For Parks, the decision to play in Europe was about rising to a higher level in his development. Benfica will play in either the UEFA Champions League or Europa League for the 16th consecutive season in 2018-19. When it comes to club soccer, that’s about as high of a level that is possible to compete.

“I think it’s very important,” Parks said. “There’s high level soccer here in the States, as well, of course, but the level in Europe is very high and I think getting in at a young age really helps a developing player.”

Of course, that means traveling thousands of miles from home and his support system, playing in a country and being immersed in a culture where he didn’t initially speak the language. That’s tough for any professional athlete, but especially for someone that, if he’d gone the collegiate route, would be entering his senior season.

“I always hang out with my teammates,” Parks said about how he handles the cultural differences. “I’m really close with my teammates. We hang out on the field, off the field, of course. My brother is up in Portugal now, too. He’s in the north, so he’s a little far away, but I try to hang out with him as much as I can, as well.”

There have been times in the past where a hyped young American player has gone to Europe and underwhelmed. In fact, it’s happened at Benfica. In 2007, Freddy Adu, then 18 years old, cost Benfica a $2 million transfer fee only to underwhelm with two goals 11 career appearances.

But it seems that with this current crop of young American prospects playing in Europe, the development curve hasn’t been as steep.

“There’s a lot of American players that are in Europe now,” Parks said. “I think, when we’re there, they expect the same from us as all the other players. They don’t look at us as Americans, they look at us as another player on the team.”

In that regard, this is an important preseason for Parks. After making his Primeira Liga debut in July, he made six appearances with Benfica across all competitions during the 2017-18 season and 29 with Benfica B in the second-tier LigaPro. That’s a ratio he’d like to reverse for the upcoming season.

“Right now, I’m just enjoying my time with the first team, just putting in the work and hopefully, I’ll be training with them full time,” Parks said.

In order to reach his goal of playing at the top level in Europe, he’ll have to show he can stick against top-level competition. But there’s a good bit of irony in the fact that he’s had to come back to America, with the national team and in the International Champions Cup to prove that he has earned that opportunity.

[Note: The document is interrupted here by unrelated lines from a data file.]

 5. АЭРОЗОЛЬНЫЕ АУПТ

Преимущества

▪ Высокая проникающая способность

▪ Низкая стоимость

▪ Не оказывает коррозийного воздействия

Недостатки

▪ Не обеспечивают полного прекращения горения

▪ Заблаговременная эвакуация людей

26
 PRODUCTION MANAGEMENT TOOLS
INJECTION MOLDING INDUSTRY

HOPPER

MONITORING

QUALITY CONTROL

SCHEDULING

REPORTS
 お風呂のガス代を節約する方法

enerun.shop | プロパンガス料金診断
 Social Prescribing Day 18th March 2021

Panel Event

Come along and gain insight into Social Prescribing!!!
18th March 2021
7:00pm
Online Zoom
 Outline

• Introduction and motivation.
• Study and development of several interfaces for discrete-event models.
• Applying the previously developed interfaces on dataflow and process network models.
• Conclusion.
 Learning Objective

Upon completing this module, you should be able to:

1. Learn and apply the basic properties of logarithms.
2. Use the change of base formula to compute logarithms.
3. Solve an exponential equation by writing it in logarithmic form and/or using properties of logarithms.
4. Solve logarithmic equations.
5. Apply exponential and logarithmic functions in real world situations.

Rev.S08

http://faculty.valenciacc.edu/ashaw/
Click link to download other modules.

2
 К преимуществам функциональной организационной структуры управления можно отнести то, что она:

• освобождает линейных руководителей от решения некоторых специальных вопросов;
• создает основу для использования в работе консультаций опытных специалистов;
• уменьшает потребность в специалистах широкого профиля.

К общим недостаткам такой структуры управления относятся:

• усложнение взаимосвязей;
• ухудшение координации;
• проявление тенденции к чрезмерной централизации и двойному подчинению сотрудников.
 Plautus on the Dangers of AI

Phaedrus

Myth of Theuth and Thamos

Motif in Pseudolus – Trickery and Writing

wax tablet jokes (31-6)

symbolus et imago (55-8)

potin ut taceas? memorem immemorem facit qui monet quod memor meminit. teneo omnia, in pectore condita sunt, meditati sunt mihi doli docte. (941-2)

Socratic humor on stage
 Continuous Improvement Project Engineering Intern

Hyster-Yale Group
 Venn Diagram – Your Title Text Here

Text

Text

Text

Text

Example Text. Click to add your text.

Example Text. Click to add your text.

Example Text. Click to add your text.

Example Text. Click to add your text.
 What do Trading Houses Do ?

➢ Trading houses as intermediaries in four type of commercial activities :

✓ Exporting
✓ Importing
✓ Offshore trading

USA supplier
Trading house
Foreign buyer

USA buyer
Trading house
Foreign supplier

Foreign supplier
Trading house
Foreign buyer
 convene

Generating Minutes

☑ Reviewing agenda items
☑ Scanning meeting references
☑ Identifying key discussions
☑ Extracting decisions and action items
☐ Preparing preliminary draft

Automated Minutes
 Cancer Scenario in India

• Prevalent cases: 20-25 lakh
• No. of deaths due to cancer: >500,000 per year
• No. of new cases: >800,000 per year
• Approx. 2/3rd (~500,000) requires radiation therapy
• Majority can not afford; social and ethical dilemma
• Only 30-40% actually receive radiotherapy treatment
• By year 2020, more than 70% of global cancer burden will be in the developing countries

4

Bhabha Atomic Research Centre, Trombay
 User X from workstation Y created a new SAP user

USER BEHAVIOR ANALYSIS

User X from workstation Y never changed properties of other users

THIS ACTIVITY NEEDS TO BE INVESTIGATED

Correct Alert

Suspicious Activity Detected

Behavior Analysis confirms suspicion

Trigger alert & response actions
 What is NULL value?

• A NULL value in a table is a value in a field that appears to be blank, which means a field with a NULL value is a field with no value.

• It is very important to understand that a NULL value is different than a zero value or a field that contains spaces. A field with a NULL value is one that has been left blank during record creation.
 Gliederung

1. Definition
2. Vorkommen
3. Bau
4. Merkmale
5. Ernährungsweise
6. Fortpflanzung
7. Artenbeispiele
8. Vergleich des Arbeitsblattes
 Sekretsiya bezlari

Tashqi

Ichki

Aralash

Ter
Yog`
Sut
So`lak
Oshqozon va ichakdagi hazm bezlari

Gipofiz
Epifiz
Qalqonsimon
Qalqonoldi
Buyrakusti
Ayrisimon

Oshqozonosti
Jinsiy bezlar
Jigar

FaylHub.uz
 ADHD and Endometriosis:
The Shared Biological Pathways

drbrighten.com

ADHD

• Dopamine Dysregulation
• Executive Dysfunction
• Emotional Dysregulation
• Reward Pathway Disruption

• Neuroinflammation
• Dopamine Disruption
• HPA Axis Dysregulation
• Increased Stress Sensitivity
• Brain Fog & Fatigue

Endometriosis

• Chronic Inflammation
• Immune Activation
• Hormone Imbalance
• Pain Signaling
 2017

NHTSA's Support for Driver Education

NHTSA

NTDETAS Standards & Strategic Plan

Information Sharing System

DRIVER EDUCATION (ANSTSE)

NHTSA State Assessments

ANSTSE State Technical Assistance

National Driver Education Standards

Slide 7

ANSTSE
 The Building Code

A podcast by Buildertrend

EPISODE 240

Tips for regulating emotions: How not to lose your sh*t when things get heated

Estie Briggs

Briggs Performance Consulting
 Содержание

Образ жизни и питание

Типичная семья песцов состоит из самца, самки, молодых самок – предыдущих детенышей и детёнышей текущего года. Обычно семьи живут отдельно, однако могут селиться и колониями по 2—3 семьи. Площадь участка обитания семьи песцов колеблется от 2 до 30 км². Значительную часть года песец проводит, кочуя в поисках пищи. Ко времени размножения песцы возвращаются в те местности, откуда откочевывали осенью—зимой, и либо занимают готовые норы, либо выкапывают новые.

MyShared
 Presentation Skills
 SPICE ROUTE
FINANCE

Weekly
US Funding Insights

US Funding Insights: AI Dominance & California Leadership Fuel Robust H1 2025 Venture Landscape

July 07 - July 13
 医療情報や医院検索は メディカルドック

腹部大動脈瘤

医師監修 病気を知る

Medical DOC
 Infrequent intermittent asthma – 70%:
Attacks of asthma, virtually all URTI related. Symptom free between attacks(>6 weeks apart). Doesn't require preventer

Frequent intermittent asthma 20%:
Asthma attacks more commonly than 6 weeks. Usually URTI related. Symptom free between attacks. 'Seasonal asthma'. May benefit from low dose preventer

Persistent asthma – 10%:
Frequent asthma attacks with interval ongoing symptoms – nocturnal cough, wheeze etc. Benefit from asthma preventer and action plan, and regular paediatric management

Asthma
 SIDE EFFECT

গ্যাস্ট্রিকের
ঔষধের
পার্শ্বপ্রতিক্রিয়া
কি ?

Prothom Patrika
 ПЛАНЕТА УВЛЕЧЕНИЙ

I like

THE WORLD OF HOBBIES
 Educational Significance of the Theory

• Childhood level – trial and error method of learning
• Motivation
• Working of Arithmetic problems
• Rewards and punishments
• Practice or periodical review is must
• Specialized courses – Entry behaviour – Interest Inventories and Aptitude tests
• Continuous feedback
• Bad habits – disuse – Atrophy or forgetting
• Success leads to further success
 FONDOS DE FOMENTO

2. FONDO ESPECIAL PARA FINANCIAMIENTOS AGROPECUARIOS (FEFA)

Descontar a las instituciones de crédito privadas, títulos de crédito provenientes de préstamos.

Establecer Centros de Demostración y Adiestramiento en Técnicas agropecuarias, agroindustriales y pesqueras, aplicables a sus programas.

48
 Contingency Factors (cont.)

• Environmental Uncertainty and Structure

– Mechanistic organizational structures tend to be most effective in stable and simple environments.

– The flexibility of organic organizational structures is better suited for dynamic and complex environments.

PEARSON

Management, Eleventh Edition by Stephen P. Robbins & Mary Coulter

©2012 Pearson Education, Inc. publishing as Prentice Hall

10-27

“It’s huge for me,” Parks said. “It’s my first preseason at this high level. It’s really exciting. I’m just enjoying it. … “It’s always special to play with Benfica and it’s nice to be home, as well.”

Benfica manager Rui Vitoria is excited about Parks’ potential.

“He is a quality player.  We believe in him, but there is a process. He is working hard, and we believe he has a promising future.”

That future makes Parks one of the most exciting American products in years, a player that is capable of dominating in European competition and on the international stage.  And it all started from his time in the NPSL.